Une association de soutien au peuple grec
Pour le Genevois Paolo Gilardi, l’un des organisateurs de la rencontre avec Afroditi Stampouli, «il faut comprendre la fermeté de l’Union européenne et du FMI envers la Grèce comme la volonté que n’apparaissent pas des alternatives aux politiques d’austérité au sein de la forteresse Europe. Se battre pour le peuple grec, c’est se battre pour les peuples européens.» Oui, mais que faire ici en Suisse? «Selon le quotidien Die Welt, 600 milliards d’euros échappent au fisc grec et il y a de bonnes chances qu’une partie se trouve chez nous.
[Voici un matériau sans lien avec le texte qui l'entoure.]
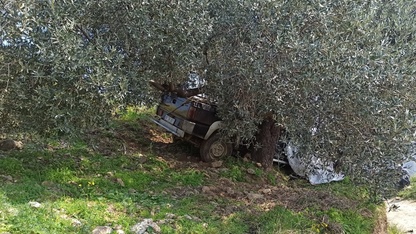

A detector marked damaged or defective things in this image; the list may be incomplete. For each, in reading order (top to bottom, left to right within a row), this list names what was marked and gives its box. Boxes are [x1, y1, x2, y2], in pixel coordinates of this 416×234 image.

damaged pickup truck [150, 76, 234, 162]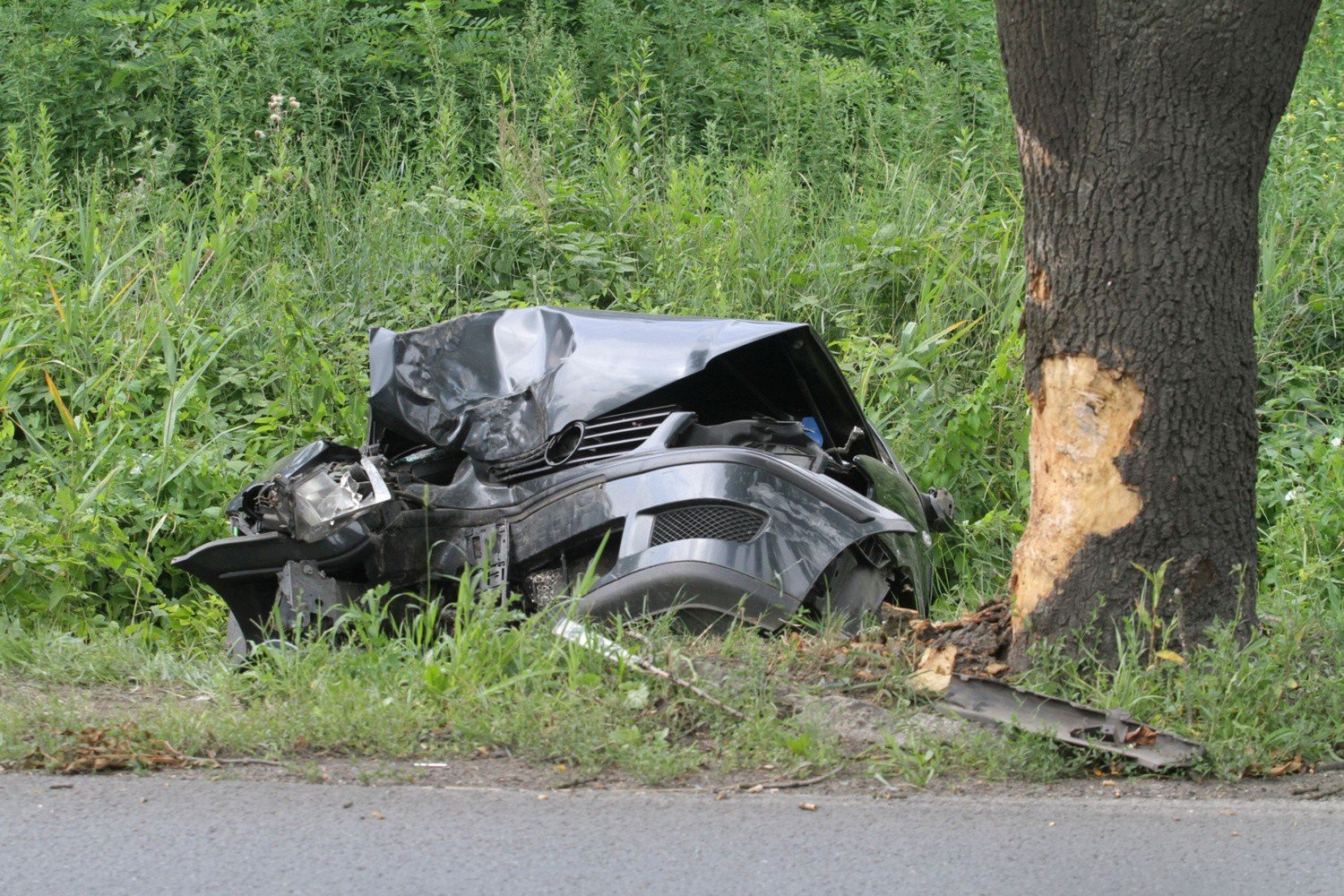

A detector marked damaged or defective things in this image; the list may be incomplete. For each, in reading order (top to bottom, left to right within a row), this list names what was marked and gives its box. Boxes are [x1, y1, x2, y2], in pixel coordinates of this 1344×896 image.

broken car panel [174, 308, 961, 659]
severely crashed car [177, 308, 961, 659]
crumpled hood [366, 308, 821, 462]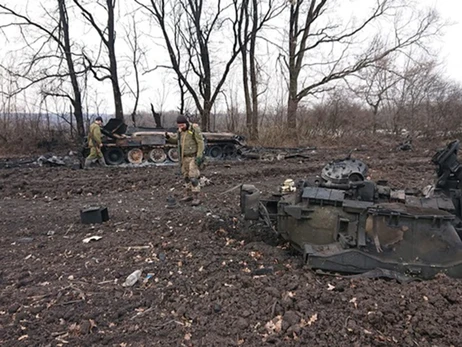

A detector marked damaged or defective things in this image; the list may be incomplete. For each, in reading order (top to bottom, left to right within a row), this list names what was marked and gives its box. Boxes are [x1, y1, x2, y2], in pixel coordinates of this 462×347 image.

destroyed armored vehicle [85, 118, 247, 166]
overturned armored vehicle [92, 118, 247, 166]
destroyed armored vehicle [240, 140, 462, 278]
overturned armored vehicle [240, 140, 462, 278]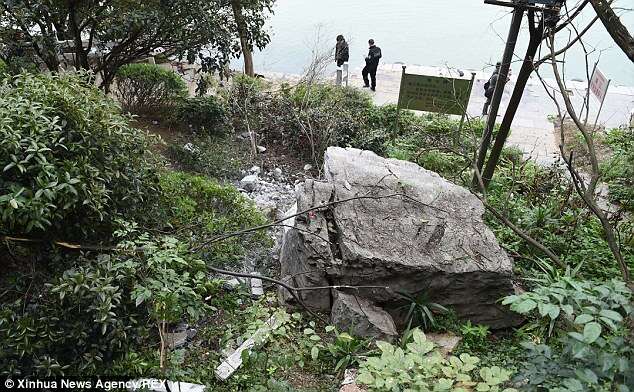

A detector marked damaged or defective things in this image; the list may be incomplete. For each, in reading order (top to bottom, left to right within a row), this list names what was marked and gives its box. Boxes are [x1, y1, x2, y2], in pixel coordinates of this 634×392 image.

broken concrete chunk [328, 290, 398, 342]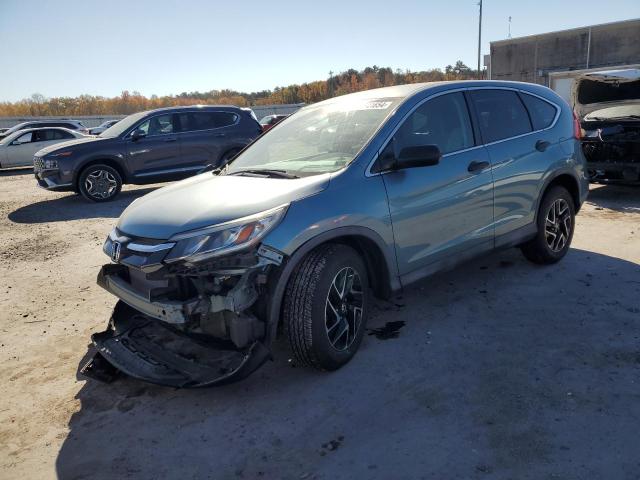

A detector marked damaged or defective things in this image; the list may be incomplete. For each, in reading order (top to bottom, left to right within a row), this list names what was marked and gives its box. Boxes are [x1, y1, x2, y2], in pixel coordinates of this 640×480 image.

crumpled hood [35, 135, 110, 156]
damaged honda cr-v [576, 70, 640, 184]
crumpled hood [117, 172, 332, 240]
damaged honda cr-v [81, 79, 592, 386]
crushed bumper [81, 302, 272, 388]
front end damage [82, 233, 284, 390]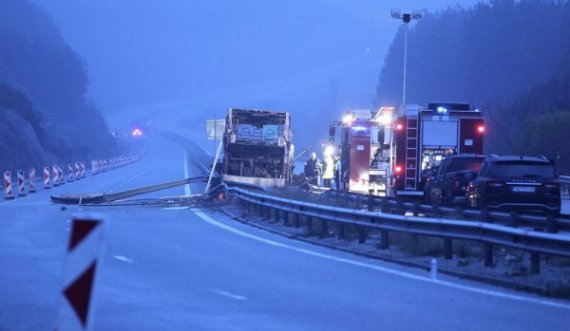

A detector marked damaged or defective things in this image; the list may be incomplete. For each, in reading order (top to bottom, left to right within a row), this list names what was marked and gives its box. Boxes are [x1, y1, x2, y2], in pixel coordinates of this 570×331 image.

burned bus [221, 108, 292, 188]
damaged guardrail [224, 187, 568, 274]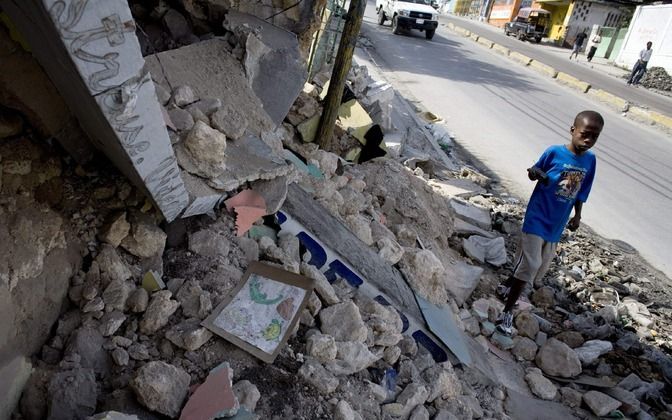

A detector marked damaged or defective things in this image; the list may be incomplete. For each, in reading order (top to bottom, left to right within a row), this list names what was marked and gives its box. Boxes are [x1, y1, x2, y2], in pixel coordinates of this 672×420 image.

broken sign [201, 260, 314, 362]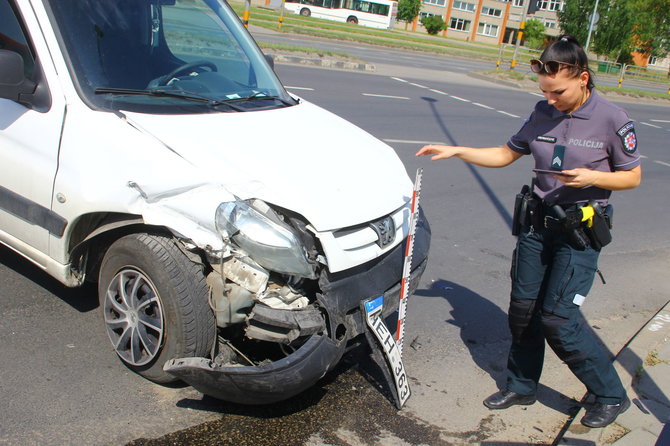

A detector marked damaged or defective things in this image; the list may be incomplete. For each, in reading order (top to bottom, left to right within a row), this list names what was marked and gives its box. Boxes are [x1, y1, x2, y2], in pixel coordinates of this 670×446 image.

broken headlight [217, 199, 318, 278]
damaged front bumper [165, 209, 434, 404]
detached license plate [364, 294, 412, 406]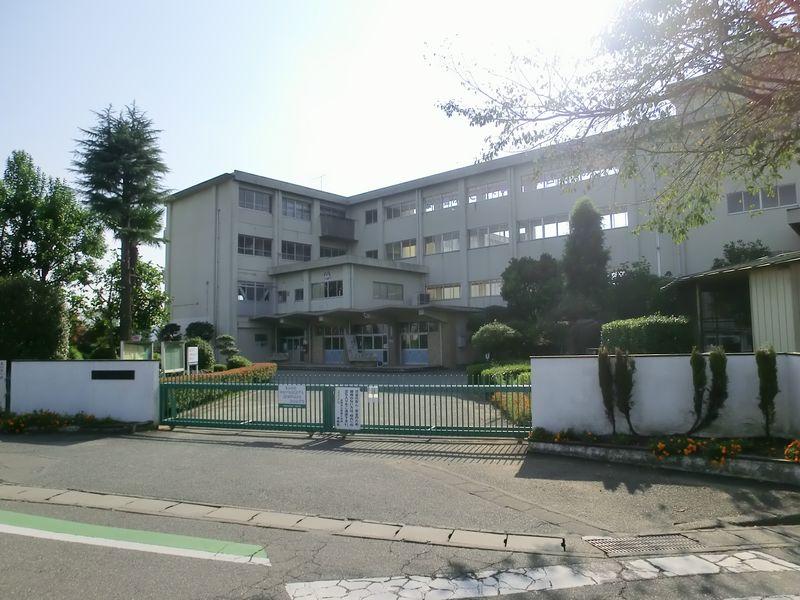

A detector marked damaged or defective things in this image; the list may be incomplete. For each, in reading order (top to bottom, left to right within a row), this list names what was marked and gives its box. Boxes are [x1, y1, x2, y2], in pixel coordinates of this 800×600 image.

cracked asphalt [1, 428, 800, 596]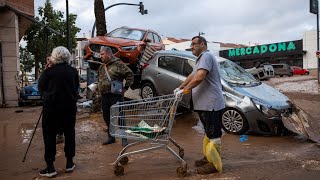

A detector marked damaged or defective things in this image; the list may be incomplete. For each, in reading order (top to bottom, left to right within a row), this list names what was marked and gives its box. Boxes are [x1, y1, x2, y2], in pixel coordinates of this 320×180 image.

destroyed vehicle [82, 26, 165, 72]
destroyed vehicle [140, 50, 292, 135]
damaged car [141, 50, 292, 135]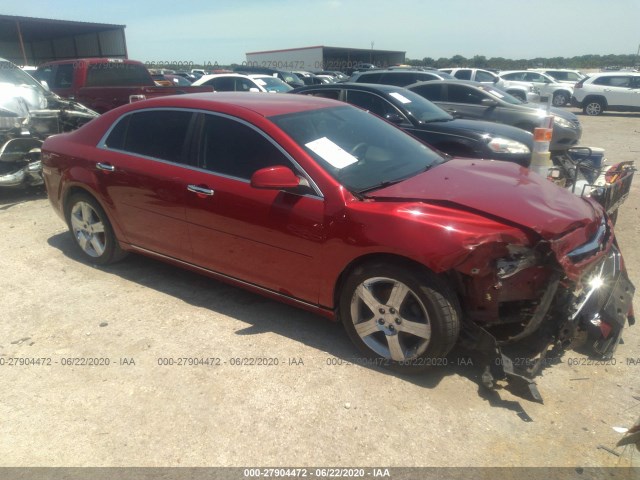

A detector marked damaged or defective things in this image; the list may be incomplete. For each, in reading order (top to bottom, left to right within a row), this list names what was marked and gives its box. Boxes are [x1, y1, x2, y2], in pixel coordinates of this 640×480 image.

damaged front end of car [452, 212, 632, 400]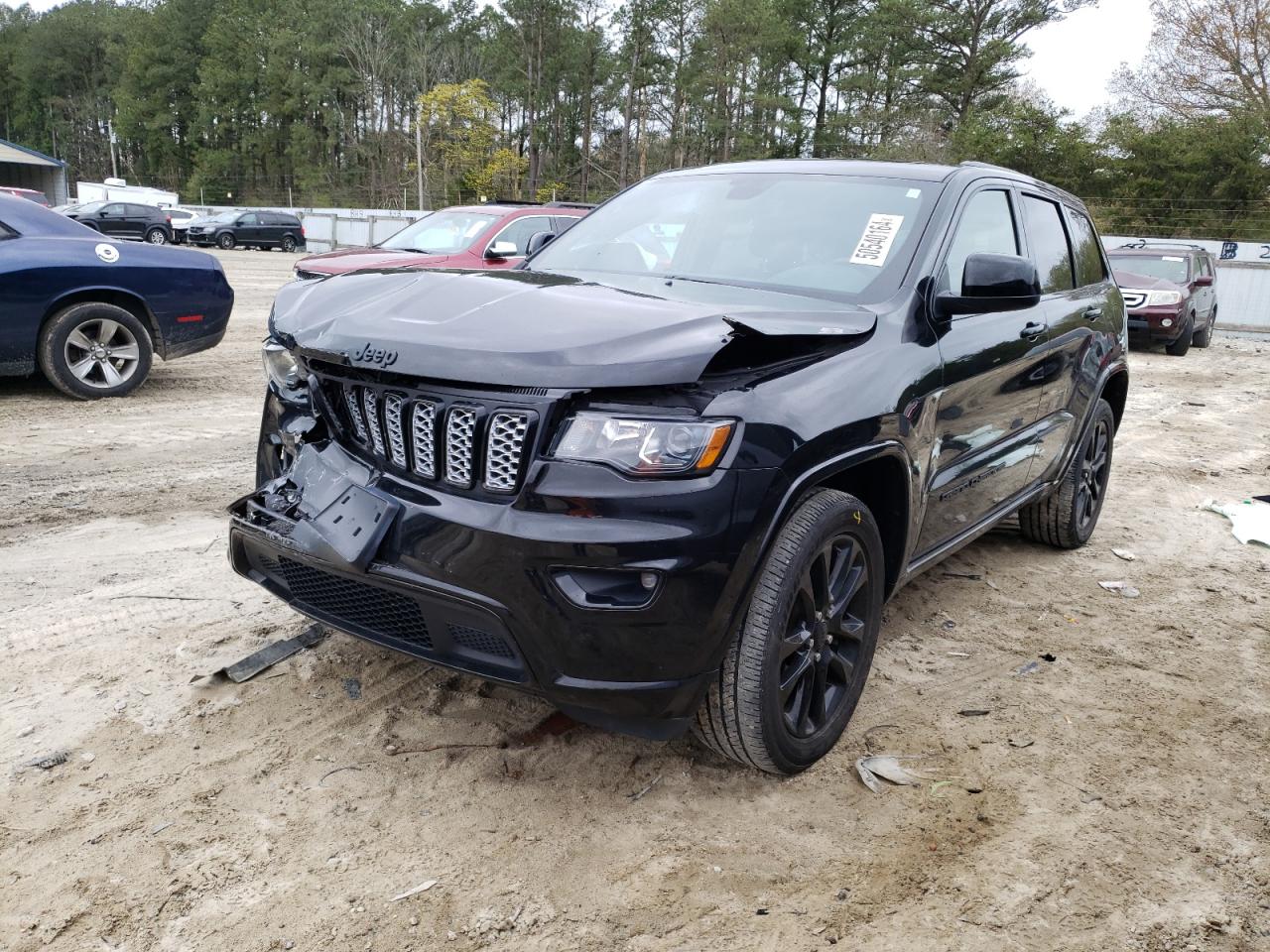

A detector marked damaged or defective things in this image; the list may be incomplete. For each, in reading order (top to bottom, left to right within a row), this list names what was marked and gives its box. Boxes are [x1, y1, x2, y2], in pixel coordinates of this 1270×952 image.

crumpled hood [296, 247, 451, 274]
crumpled hood [273, 269, 878, 388]
broken headlight assembly [261, 340, 303, 391]
broken headlight assembly [554, 414, 736, 479]
damaged front bumper [230, 391, 772, 741]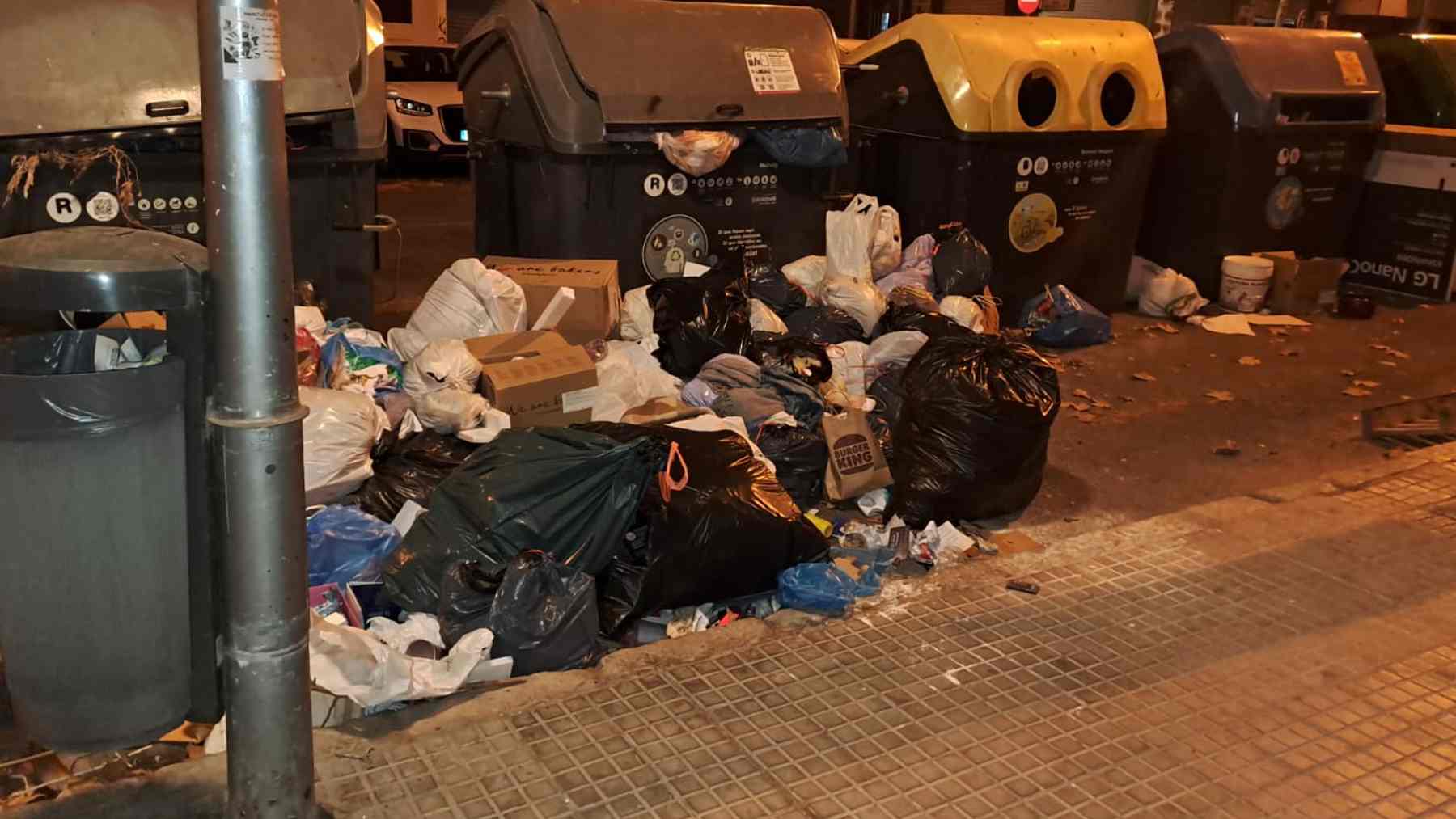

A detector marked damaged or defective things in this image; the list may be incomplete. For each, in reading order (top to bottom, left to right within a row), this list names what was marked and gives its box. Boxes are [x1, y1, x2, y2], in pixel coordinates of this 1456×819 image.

torn packaging [582, 424, 828, 637]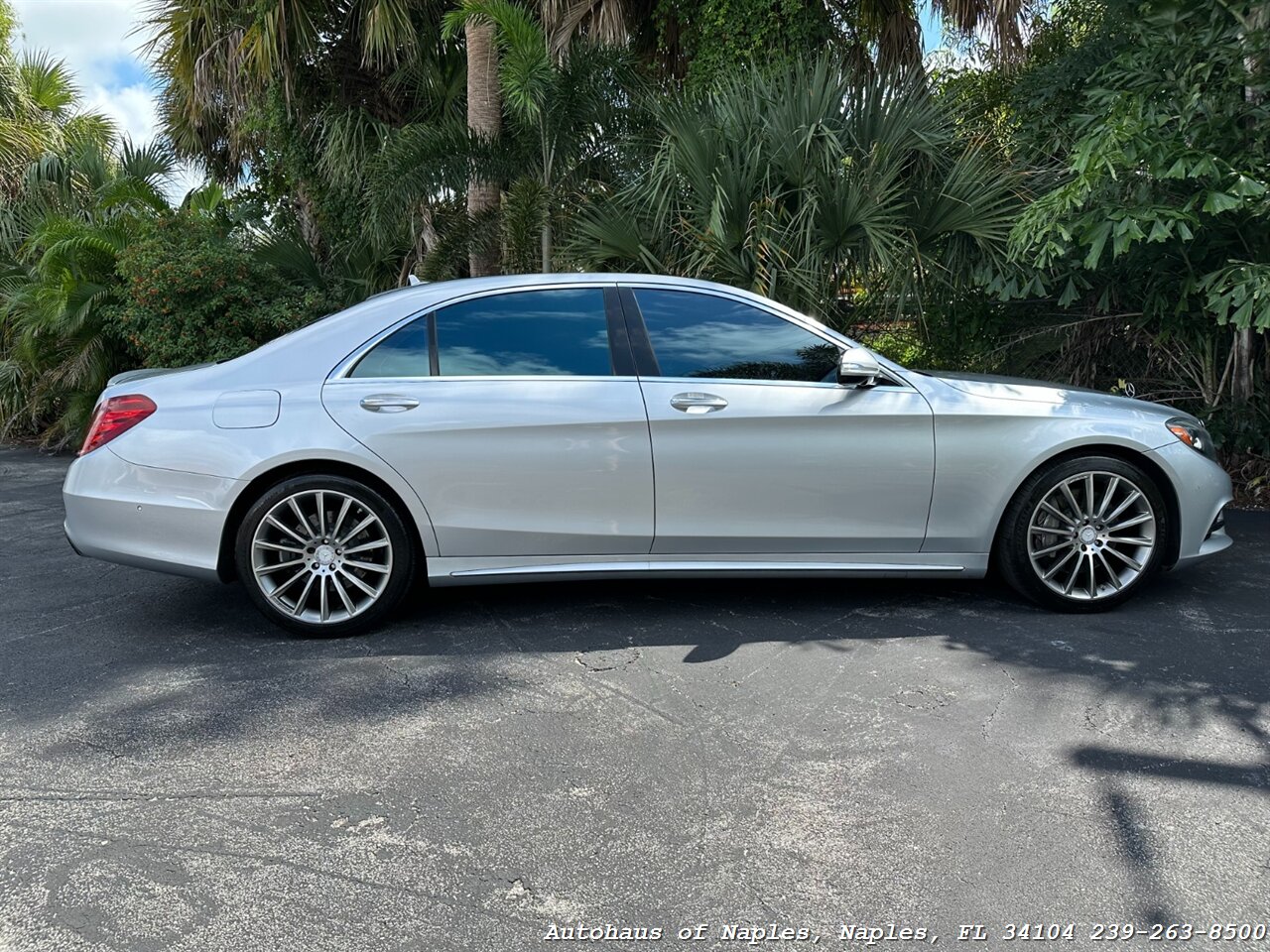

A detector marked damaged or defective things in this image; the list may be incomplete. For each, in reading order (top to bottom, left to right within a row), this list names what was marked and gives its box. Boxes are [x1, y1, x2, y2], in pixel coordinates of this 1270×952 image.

cracked asphalt [2, 449, 1270, 952]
Nous pouvons aider le gouvernement grec à lutter contre l’évasion fiscale en faisant pression sur le Conseil fédéral», répond le syndicaliste du SSP, en rappelant le précédent de la liste des citoyens étasuniens détenant un compte en Suisse livrée au gouvernement US. C’est donc l’une des tâches qui pourra être menée par l’association de solidarité avec le peuple grec, qui sera officiellement fondée le 8 juin prochain à Genève. «Il faut créer dans tout le pays, à la base, des comités de soutien au peuple grec», enchérit Josef Zisyadis. L’ancien conseiller national vaudois s’attelle aussi à former une section helvétique de Syriza «afin de permettre aux Grecs vivant en Suisse d’exprimer leur solidarité avec le pays». «Il s’agit de la seule expérience de transformation face une gouvernance européenne qui n’a pas de sens et nous mène droit dans le mur», souligne Luis Blanco, secrétaire syndical d’Unia-Genève à la retraite. Et de conclure: «Soutenir la Grèce, c’est ce qu’il y a de plus important aujourd’hui en Europe.»